One of the standard techniques for genetic (and protein) analysis since … back in the 1960s? … was to separate the DNA/ RNA/ protein fragments by sizes (or sometimes acid-side-chain-count, or other chemical property) on a plate coated with a “gel” (various properties ; also powders like molecular sieve, fumed silica … with various coatings for different chemical properties) ; typically, smaller (or less affine molecules) would move across the “plate”faster, leading to separation by size (or other property). This leads to the classic “forensic prop” of a glass plate with various coloured bands of test sample(s), references, etc.
That plate is a “gel.”
Photographing them, I suspect, may involve (1) accurate scaling (not hard, use internal standards) ; (2) exotic staining (proteins and *NA are typically colourless) ; (3) illumination under UV (many proteins, and some stains, fluoresce).
I’ve had to do no few thousands of technical photographs of rocks, including under UV. Tedious, but not particularly difficult. Getting the METAdata into the photograph, and getting people to actually read and use the METAdata is a bigger struggle.
re “ … … shaping up to be a cat post – day” and ” … … and I expect people to PARTICIPATE,” I have squat to offer re photography or cat food; but this information about kitty cpr – chest compressions and – resuscitation may be helpful to some: firefighters in Midwest City, Oklahoma, last Friday, 05 February 2016, saved a kitty and her companion chihuahua.
Ms Kitty, actually named Lucky — yeah ! — had respirations, more like gasps, down to only 3 per minute ! when the firefighters with no one home at the time of its fire and apparently trained to search there, found both animals underneath a bed. Using a human – styled mask and chest massage and even though, she may have been hypoxic for upwards of 10 to 12 minutes’ time, the fighters were able to bring her back — and, likely, with little to no brain damage due to her overall small mammalian size.

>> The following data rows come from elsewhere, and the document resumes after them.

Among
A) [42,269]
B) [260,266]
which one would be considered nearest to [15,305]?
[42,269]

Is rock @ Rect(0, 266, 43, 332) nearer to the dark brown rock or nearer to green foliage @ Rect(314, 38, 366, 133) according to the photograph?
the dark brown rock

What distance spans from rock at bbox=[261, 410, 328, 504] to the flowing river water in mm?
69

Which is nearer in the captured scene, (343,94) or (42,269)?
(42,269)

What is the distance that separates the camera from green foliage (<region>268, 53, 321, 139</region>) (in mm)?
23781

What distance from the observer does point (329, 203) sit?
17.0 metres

The chihuahua was not as severely affected.
Her story here: http://www.facebook.com/LacieLowryNews9/videos/1092129080831992 and http://www.news9.com/story/31152007/mwc-firefighters-bring-cat-back-to-life within which is this terrible statistic, “An estimated 40,000 pets die each year due to smoke inhalation.”
These rescuing folks happen to also have, just recently procured to them, an oxygenation – conveyance specially designed for trying to resuscitate small animals. A pictured example here: http://www.nola.com/traffic/index.ssf/2015/07/firefighters_rescue_cat_oxygen.html
Blue
Should I presume that those PinB cans were liberally sprayed with essence of catnip?

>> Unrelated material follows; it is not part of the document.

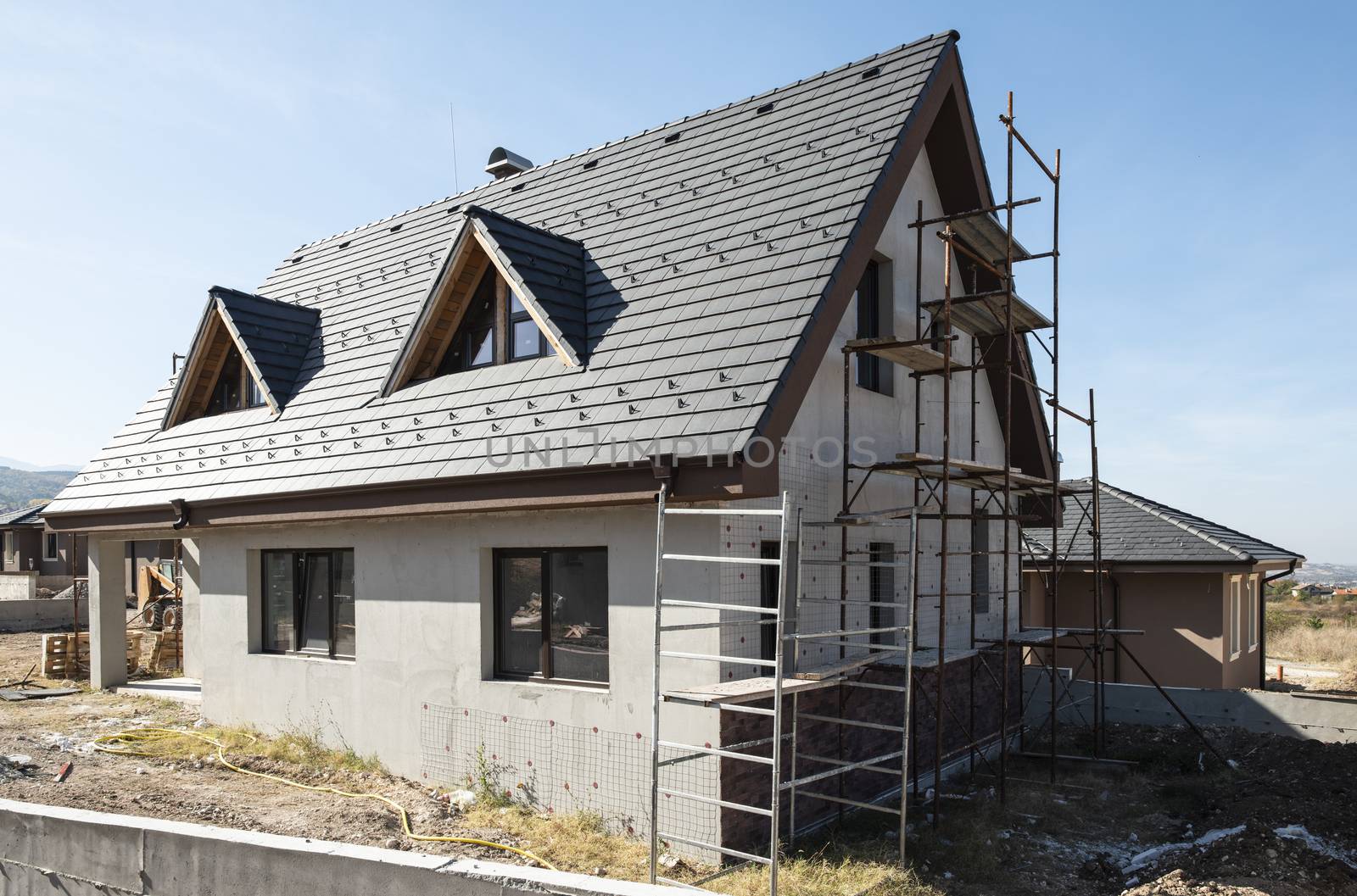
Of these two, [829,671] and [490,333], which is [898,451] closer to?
[829,671]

My other half is the head staff member on food for the cats, I only dish it out as directed.
Fancy Feast seems to be preferred in the can type, although Emma, the indoor cat must have a Urinary Care, Hills prescription diet can food.
The dry is Purina Cat Chow Naturals and 9 lives. Pretty exciting stuff, eh.

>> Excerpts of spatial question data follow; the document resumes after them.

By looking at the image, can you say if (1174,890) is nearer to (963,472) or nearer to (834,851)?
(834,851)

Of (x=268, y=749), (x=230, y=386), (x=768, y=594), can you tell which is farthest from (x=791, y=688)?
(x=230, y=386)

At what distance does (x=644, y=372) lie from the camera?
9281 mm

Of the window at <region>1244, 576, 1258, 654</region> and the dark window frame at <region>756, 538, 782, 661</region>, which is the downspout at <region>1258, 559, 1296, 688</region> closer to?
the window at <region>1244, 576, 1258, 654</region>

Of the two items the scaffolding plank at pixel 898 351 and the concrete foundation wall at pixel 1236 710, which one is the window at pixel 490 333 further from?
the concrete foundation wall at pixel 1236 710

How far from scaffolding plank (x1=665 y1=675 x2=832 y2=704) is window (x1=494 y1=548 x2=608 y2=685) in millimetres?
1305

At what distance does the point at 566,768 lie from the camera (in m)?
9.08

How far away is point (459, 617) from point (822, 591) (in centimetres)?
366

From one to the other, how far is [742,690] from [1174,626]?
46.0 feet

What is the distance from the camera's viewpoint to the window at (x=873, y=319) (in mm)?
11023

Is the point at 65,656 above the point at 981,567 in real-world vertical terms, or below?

Right now I am toying with thoughts of commercial cat food with more exciting and species appropriate names like: ‘Warm Dead Mouse’, or ‘The Early Bird’.
Dr. Ballard’s cat food was the brand we gave my childhood cat in the ’70s. I think that and PnB were the only choices then compared with the gazillion brands now.
On Walter Chandoha’s website I especially like the black and white cat photos. 🙂
In his younger years, Bashar al-Assad was a well-known cat photographer. However, it was his transition into porn that lost him the Puss ‘n’ Boots franchise.
And he was the world’s most famous one as well!
From the ad: “DOs and DON’Ts can save you dollars on wasted shots”.
Of course, that was in pre-digital days, when clicking the shutter actually cost significant money.
(By the way – admission – I almost snarked about the misplaced apostrophe in DON’Ts – but it’s correct. Trying to add a possessive apostrophe – DON’T’s – would probably be a mistake.)